Concepedia

TLDR

Fine‑grained classification is difficult because subtle differences among highly‑confused categories require discriminative representations, yet humans effectively use pairwise comparisons to identify contrastive clues. This paper introduces the Attentive Pairwise Interaction Network (API‑Net), which progressively recognizes fine‑grained image pairs through interaction. API‑Net first learns a mutual feature vector that captures semantic differences between two images, then uses it to generate gates for each image, allowing attentive contrastive clue extraction, and is trained end‑to‑end with a score‑ranking regularization across five benchmarks. API‑Net achieves state‑of‑the‑art accuracy on CUB‑200‑2011 (90.0%), Aircraft (93.9%), Stanford Cars (95.3%), Stanford Dogs (90.3%), and NABirds (88.1%).

Abstract

Fine-grained classification is a challenging problem, due to subtle differences among highly-confused categories. Most approaches address this difficulty by learning discriminative representation of individual input image. On the other hand, humans can effectively identify contrastive clues by comparing image pairs. Inspired by this fact, this paper proposes a simple but effective Attentive Pairwise Interaction Network (API-Net), which can progressively recognize a pair of fine-grained images by interaction. Specifically, API-Net first learns a mutual feature vector to capture semantic differences in the input pair. It then compares this mutual vector with individual vectors to generate gates for each input image.

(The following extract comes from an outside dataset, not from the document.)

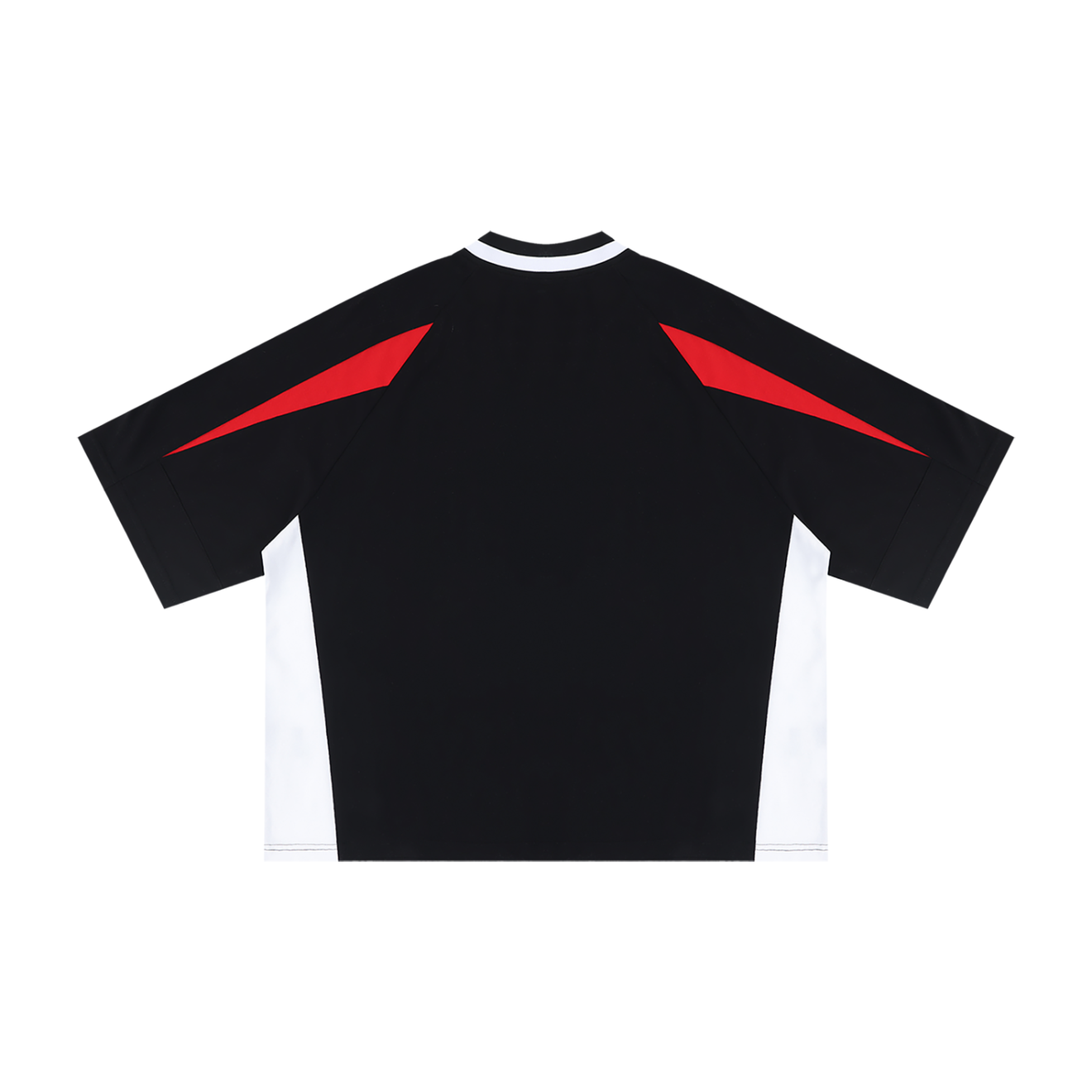 Tostón Barroco Unisex Oversized Color Block V-Neck T-Shirt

These distinct gate vectors inherit mutual context on semantic differences, which allow API-Net to attentively capture contrastive clues by pairwise interaction between two images. Additionally, we train API-Net in an end-to-end manner with a score ranking regularization, which can further generalize API-Net by taking feature priorities into account. We conduct extensive experiments on five popular benchmarks in fine-grained classification. API-Net outperforms the recent SOTA methods, i.e., CUB-200-2011 (90.0%), Aircraft (93.9%), Stanford Cars (95.3%), Stanford Dogs (90.3%), and NABirds (88.1%).